著書のご紹介(1)


 

「環境化学計測学」

堀 雅宏著: 環境化学計測学 
共立出版
2006.3.25 刊行
260ページ 
3700円
ご購入はこちら: http://www.kyoritsu-pub.co.jp/shinkan/shin0603_09.html

◆正誤表

地球上のすべての営み、とくに生産と消費の行為はどれも環境問題と深い関わりを持ち、また今日は、どのような職業分野あるいは専門領域からもその環境問題の解決にアプローチできる時代である。1993年のリオデジャネイロ宣言における“持続可能な開発“や”共生社会“の理念は、環境問題に関心を持つもの誰もの合い言葉であるが、これをどのように達成するのかが重要な課題となっている。そして、これらの理念達成のためには、まず環境の置かれた現状を可能な限り正確に把握することが不可欠である。

 環境の状態を人や生態系に対する“リスク”で表記するのがトレンドになっているが、このリスクは曝露濃度の測定データなしには求めることはできない。また、生態系の変動は調査によって把握できようが、その変化の原因を化学物質に求めるならば、その環境濃度の測定データが必要である。例えば、人間の五感で把握できる環境因子の一つである臭気は影響に個人差があるので、客観的に表示するためには化学的測定に頼らざるを得ない。発生源の制御や環境浄化対策の三条件は環境負荷低減効果・操作性・経済性であるが、これを満たすためにもエネルギーなどの計測と併せて化学計測は必須である。また、ある汚染源において法的規制の遵守如何の判断は、化学的測定データからのみ可能である。
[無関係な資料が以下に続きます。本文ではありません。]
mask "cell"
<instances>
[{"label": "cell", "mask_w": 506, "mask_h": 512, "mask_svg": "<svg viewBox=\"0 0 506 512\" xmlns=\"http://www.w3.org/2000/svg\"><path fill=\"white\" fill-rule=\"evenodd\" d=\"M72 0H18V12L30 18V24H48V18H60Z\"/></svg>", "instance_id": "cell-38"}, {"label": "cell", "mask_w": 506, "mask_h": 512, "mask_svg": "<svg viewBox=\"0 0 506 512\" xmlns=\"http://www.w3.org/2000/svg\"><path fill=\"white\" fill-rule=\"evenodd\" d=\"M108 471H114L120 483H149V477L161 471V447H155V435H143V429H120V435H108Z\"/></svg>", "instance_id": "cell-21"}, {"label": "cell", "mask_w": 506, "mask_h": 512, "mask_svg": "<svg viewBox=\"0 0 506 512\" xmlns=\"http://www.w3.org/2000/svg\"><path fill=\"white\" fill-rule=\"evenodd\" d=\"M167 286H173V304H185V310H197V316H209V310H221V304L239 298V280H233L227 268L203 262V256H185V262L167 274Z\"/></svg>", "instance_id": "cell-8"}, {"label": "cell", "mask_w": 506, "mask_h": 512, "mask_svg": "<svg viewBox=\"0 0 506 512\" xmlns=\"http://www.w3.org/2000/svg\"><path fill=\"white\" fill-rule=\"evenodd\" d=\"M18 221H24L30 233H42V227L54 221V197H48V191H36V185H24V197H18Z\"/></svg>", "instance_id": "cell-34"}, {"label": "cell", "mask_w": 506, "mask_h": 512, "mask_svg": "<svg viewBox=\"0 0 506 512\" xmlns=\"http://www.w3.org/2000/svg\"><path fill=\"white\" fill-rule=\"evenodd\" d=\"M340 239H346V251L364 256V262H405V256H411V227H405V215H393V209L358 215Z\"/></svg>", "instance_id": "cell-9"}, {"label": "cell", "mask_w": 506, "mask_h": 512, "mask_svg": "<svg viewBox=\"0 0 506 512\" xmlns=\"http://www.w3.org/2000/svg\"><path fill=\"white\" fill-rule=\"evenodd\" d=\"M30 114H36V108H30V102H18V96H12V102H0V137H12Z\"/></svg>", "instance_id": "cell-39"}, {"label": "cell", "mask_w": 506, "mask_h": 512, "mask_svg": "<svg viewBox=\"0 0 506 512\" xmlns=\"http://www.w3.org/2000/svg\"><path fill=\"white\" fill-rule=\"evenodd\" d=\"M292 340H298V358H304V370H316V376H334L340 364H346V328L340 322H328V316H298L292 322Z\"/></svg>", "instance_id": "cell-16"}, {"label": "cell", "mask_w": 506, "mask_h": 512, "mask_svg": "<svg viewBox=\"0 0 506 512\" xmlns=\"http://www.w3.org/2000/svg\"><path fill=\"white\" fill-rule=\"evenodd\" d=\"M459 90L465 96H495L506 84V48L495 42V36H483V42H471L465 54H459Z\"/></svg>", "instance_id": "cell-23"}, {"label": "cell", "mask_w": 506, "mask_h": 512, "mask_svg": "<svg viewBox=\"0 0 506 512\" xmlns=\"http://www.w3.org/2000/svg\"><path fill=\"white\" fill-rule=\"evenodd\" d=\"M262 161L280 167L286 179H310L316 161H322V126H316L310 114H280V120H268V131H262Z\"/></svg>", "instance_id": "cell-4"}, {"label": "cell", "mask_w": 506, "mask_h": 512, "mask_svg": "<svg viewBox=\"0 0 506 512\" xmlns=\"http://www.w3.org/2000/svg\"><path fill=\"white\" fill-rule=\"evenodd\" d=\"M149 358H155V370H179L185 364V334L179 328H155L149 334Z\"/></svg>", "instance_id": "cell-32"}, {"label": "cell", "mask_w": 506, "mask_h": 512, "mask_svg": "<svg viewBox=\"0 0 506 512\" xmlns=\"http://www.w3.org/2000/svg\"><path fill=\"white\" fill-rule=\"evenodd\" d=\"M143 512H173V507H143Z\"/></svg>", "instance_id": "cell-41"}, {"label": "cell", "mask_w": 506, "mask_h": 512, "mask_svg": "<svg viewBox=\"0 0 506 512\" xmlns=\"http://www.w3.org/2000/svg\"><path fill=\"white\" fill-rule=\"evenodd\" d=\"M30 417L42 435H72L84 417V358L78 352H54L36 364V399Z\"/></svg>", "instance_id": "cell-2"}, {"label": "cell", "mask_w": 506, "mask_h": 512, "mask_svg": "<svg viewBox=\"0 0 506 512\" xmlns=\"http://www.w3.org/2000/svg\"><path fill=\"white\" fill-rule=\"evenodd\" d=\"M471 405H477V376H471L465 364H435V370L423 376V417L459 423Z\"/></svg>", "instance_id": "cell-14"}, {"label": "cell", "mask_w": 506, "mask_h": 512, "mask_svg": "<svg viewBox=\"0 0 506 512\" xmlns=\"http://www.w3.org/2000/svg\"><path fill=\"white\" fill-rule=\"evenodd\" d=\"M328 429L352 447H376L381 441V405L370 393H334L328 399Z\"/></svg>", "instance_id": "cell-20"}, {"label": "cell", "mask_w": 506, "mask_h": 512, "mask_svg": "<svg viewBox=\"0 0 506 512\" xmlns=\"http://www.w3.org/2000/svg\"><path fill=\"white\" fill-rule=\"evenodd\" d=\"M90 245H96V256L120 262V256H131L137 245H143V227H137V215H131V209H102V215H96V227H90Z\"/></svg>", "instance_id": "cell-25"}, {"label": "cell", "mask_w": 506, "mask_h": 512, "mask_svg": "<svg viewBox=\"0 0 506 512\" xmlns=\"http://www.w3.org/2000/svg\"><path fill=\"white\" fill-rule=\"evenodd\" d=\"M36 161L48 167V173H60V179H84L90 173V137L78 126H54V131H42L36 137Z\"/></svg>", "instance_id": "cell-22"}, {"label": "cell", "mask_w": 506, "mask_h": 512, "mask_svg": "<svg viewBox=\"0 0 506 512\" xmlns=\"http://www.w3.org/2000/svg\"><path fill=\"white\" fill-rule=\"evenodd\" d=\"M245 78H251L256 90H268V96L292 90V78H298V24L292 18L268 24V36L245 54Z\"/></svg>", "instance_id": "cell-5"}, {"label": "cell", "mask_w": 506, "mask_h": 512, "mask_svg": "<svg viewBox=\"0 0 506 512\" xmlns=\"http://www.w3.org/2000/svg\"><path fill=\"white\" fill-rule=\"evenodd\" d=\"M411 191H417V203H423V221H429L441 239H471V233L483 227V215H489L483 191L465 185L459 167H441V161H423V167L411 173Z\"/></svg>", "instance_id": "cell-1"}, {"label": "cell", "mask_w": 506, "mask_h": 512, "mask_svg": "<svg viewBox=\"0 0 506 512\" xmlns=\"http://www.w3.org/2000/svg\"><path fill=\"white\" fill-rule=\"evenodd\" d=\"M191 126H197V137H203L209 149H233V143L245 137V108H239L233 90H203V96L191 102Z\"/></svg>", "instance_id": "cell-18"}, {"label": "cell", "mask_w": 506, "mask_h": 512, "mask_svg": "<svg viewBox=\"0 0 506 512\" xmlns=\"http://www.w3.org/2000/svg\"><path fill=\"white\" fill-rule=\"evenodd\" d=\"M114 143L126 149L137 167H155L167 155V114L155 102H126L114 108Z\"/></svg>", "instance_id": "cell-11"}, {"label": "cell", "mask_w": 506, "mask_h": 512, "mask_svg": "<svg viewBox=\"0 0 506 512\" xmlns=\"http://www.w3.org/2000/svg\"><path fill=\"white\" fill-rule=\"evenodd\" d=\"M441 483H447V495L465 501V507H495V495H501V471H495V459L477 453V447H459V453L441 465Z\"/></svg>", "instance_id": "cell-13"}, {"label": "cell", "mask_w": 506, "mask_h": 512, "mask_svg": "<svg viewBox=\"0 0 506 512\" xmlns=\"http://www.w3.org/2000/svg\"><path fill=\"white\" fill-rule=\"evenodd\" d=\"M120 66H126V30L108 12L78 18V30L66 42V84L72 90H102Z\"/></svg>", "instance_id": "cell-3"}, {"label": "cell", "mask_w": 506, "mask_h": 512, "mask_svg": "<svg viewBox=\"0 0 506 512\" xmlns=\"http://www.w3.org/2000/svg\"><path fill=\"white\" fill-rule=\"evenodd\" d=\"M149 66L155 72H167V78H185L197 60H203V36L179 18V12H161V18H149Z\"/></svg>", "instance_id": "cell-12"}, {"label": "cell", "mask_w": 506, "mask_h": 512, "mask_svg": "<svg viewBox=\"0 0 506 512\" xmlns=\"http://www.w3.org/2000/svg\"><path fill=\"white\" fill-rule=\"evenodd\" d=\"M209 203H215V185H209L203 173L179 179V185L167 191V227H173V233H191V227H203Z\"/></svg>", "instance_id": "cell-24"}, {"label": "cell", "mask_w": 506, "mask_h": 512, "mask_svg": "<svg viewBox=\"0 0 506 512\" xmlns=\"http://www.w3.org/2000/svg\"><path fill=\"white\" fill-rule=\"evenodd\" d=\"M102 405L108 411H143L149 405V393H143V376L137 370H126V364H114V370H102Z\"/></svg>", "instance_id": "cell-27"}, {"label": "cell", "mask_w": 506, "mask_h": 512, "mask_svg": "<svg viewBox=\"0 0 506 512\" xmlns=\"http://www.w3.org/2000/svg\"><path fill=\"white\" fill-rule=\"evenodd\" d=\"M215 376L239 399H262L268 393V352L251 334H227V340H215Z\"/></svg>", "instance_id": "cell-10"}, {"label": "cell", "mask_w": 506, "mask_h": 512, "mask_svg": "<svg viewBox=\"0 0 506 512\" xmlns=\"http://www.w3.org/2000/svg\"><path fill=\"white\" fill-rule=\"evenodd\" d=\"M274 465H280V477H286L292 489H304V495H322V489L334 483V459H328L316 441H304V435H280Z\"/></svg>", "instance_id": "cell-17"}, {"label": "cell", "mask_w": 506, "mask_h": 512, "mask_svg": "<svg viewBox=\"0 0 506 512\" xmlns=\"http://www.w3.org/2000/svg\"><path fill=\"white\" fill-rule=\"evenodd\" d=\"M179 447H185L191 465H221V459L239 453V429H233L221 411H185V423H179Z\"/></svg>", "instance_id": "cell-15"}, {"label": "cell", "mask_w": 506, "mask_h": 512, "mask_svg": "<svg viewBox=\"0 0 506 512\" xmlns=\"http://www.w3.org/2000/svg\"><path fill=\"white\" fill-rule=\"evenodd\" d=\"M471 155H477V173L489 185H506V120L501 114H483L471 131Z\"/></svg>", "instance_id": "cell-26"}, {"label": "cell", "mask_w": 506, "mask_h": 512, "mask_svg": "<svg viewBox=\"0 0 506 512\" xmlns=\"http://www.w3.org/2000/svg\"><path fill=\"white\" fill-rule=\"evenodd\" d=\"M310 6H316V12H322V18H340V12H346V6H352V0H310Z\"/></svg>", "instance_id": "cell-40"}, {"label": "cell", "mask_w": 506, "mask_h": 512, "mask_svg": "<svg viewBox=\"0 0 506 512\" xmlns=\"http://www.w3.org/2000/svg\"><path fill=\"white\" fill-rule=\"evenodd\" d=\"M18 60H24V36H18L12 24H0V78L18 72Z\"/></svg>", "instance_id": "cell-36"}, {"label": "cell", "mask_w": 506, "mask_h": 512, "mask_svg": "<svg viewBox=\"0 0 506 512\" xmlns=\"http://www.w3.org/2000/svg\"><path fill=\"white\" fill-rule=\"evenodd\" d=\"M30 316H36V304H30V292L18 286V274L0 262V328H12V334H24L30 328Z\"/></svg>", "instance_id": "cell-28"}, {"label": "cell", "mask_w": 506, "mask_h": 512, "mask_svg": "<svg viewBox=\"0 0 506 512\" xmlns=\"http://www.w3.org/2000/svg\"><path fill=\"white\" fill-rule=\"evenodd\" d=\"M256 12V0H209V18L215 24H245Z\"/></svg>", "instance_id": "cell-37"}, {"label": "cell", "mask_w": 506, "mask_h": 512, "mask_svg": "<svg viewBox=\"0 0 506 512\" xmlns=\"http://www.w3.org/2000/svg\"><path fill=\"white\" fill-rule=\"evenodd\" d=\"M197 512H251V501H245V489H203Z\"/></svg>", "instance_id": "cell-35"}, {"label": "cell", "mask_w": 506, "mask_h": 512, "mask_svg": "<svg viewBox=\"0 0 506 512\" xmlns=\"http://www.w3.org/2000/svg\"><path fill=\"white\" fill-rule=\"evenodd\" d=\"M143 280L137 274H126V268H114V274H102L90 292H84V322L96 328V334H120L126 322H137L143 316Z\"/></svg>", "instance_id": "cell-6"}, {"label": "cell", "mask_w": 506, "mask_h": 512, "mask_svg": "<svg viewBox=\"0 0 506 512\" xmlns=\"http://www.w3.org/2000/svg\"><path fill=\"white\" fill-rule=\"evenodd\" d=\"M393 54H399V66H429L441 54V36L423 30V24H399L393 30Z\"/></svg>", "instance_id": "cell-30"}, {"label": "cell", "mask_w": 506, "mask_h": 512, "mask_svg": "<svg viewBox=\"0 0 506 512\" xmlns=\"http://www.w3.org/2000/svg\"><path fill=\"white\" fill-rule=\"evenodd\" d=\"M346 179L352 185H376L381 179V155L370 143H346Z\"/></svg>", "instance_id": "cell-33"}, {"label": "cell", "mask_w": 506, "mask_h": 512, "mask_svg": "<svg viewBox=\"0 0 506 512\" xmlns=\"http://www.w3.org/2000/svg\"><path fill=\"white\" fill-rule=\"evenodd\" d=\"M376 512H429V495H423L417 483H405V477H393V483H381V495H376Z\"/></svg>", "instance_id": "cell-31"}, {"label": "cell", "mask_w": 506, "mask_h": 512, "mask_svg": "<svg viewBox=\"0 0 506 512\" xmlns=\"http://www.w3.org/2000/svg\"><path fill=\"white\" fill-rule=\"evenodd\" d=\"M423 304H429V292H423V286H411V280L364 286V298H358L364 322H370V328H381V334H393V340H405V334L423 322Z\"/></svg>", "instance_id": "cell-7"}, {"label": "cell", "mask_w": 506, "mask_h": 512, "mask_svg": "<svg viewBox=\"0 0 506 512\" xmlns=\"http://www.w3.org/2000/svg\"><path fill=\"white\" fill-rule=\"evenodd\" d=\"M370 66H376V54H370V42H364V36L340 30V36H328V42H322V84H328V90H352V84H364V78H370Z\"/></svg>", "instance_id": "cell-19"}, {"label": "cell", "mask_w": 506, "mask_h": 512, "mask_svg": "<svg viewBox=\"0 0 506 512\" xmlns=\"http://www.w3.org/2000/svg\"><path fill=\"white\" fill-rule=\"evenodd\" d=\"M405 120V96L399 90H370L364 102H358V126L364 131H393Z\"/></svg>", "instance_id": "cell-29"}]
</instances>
 ところで、今日では個々の測定方法や機器に関しては、日本工業規格や省庁の測定指針をはじめ、およそ化学環境に関係するほとんどの学協会から刊行されている書物やマニュアルに詳しい*。しかし、その方法がどのような考えで構築されているのかという測定の理念や複数の測定方法からひとつを選ぶ場合の選択指針を述べたものは意外に少なく、また、環境測定の体系の全体を概観し、相互関係に踏み込んだものはおよそ見当たらないのが現状である。

 本著は、著者の永年にわたる“環境化学計測”に関わる研究と講義・講演の資料をもとに編まれたものであるが、これから環境分野に入ろうとしている方、環境測定計画を立てようとしている方、測定を始めて具体的な問題で困っている方などを思い浮かべながら筆を進めた。また本著は大学院で環境関連専攻のテキストにすることも意図したが、化学的な基礎知識があれば、学部の環境関連学科や環境教育関係でも使えるものである。 著者は、本著が環境の現場で実際の測定に当たっておられる方々、環境測定の計画や環境測定機器の開発やメンテナンスに当たっておられる方々の役に立つことを願っている。